I am trying to send a TCP SYN packet through a RAW socket in C (I know it's not the easiest thing to do but I have academic reasons to do so).
When I check the outgoing packet, every fields are good but one: the TCP checksum. Indeed, Wireshark tells me it is incorrect. In the following code, you can see how I build the packet (the IP headers are omitted because they seem to be OK).
#define MINIMUM_TCP_HEADER_LENGTH 20
#define DEFAULT_TCP_WINDOW 32767
// [... Code that sets the IP headers ...]

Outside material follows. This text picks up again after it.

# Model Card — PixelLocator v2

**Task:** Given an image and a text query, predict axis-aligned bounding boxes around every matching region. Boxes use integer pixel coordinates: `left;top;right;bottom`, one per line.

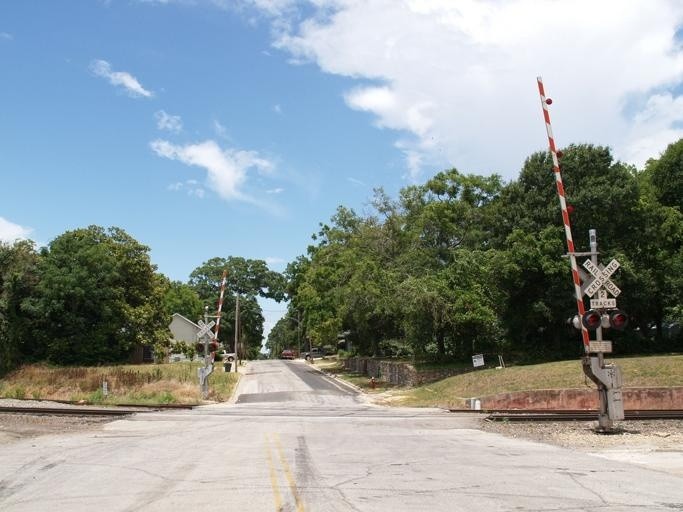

struct tcphdr * tcpHeaders = (struct tcphdr *) (packetBuffer + IPHeaderLength);
tcpHeaders->source = htons(srcPort_16);
tcpHeaders->dest = htons(dstPort_16);
tcpHeaders->seq = htonl(tcpSeq_32);
tcpHeaders->ack_seq = 0;
tcpHeaders->doff = (MINIMUM_TCP_HEADER_LENGTH / 4);
tcpHeaders->res1 = 0;
tcpHeaders->res2 = 0;
tcpHeaders->syn = 1;
tcpHeaders->ack = 0;
tcpHeaders->fin = 0;
tcpHeaders->psh = 0;
tcpHeaders->urg = 0;
tcpHeaders->rst = 0;
tcpHeaders->window = htons(DEFAULT_TCP_WINDOW);
tcpHeaders->check = 0x0;
tcpHeaders->urg_ptr = 0x0;
//Sets the data
uint8_t * tcdData = ((uint8_t*) tcpHeaders + MINIMUM_TCP_HEADER_LENGTH);
memcpy(tcdData, message, strlen(message));
//Compute TCP checksum over the pseudo TCP header
uint8_t * pseudo = pseudoBuffer;
memset(pseudo, 0, DEFAULT_BUFFER_SIZE);
memcpy(pseudo, &((ipHeaders->ip_src).s_addr), 4);
pseudo += 4;
memcpy(pseudo, &((ipHeaders->ip_dst).s_addr), 4);
pseudo += 4;
memset(pseudo++, 0, 1);
memset(pseudo++, IPPROTO_TCP, 1);
uint16_t tcpSegmentLength = htons(MINIMUM_TCP_HEADER_LENGTH + (uint32_t) strlen(message));
memcpy(pseudo, &tcpSegmentLength, 2);
pseudo += 2;
//Append the TCP headers and data to the pseudo header
memcpy(pseudo, tcpHeaders, MINIMUM_TCP_HEADER_LENGTH + strlen(attentionMessage));
pseudo += MINIMUM_TCP_HEADER_LENGTH + strlen(attentionMessage);
//Compute checksum
int pseudoBufferLength = pseudo - pseudoBuffer;
tcpHeaders->check = calculateInternetChecksum((uint16_t*) pseudoBuffer, pseudoBufferLength);
//[... Code that proceed to send the packet ...]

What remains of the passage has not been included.